My first call on Monday [March 26th] morning was to John Stanton, [EVP and General Counsel at Under Armour]. I remember it vividly because his question was, “Why are you calling me before 8 on a Monday? It can’t be good.” And I said, “It’s not.”
Then I called Lisa as outside legal counsel. The relationship with Lisa was one that was already established by Under Armour, but I also knew her well as the go-to professional in this space.
We notified key people, like Paul Fipps, our Chief Digital Officer, and soon after we created a war-room: papered the windows, opened up a phone line, started keeping notes on a white board in terms of a timeline, people, contacts, contractors, things like that. Records on the wall were literally being made in real time.

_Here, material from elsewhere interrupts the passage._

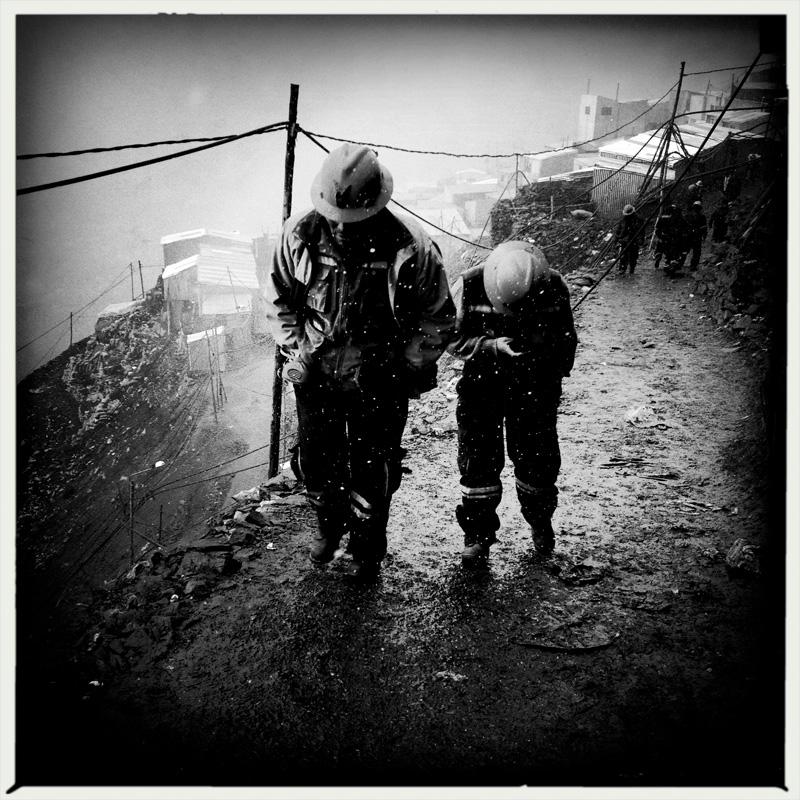 2) Mineros en La Rinconada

Our team was also working with outside forensics teams to make sure nothing else was going on. We were trying to ascertain the problem, fix the problem and find any other breakages along the way—all at the same time.
And then the news went to the executive leadership team that morning.

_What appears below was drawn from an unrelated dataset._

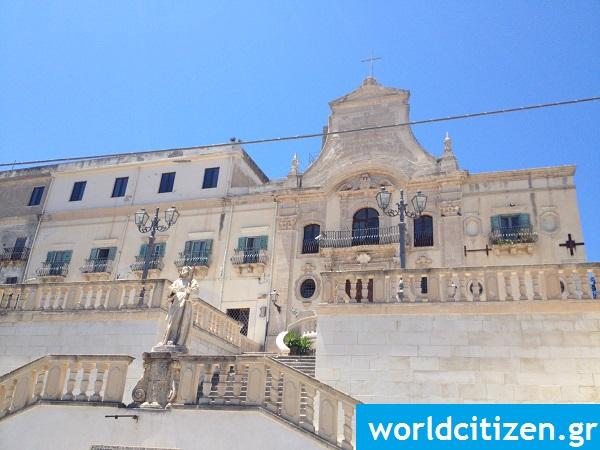 Ιερός ναός του Αγίου Φραγκίσκου του Παόλα στο Μιλάτσο της Σικελίας στην Ιταλία.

KELLEY McCORMICK: I’d only been with the brand for about three months, and that was my second executive leadership team meeting. I was learning a lot about the ethos of the company and how the brand was built. I was still figuring out functions of teams.
After finding out, it wasn’t who to call, it was what part of the company was I calling? I had the luxury of having people—both our team in-house and outside advisers—to help us think through the process. And I was literally learning about the company and discovering our amazing capabilities in the process.

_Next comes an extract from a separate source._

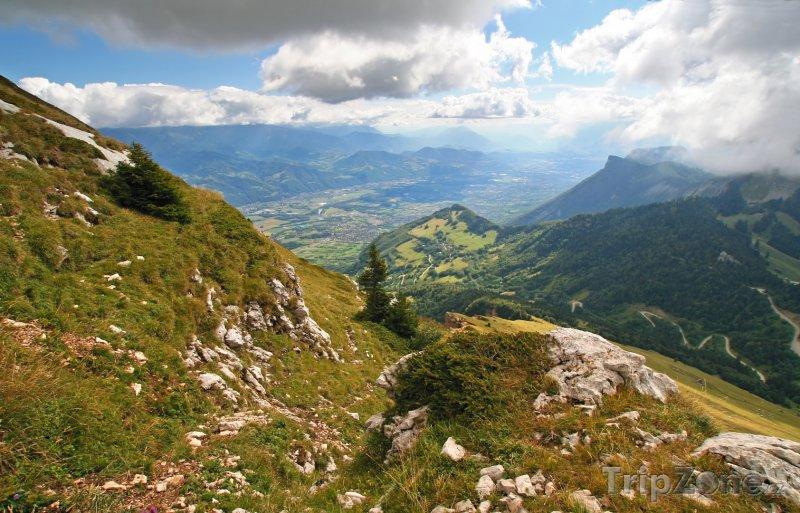 Fotka, Foto Grenoble, krajina nad městem (Francouzské Alpy, Francie)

TV: I remember Kelley being in John’s office and saying very humbly, “This is where my job gets easy because I do what legal tells me.” I knew your job wasn’t going to be easy at all, but it was funny.
KM: There are times when communications can challenge legal to relax or be more aggressive. But given the nature of this situation, I felt the default had to go to legal. I wanted to diminish that debate.
TV: After he had processed the news, Paul Fipps, our Chief Digital Officer, pulled the team together. His first inclination was essentially: “We recently relaunched our core values and those will inform how we do this.” Guided by those values, he wanted us to go public with the information before markets closed on Thursday. Because Friday was Good Friday, a market holiday. And then you have the weekend. Nobody wants to go out on a Friday. It’s considered crummy. The holiday sort of threw us into that aggressive push to get it out by Thursday.
But, of course, the last thing you want is to go out twice. You look incompetent, right? So it not only had to be very fast, it had to be right. I remember a conversation where we were asked, “Can you do it by Thursday?” And I said, “We’re going to try.” And the response was: “That wasn’t my question.”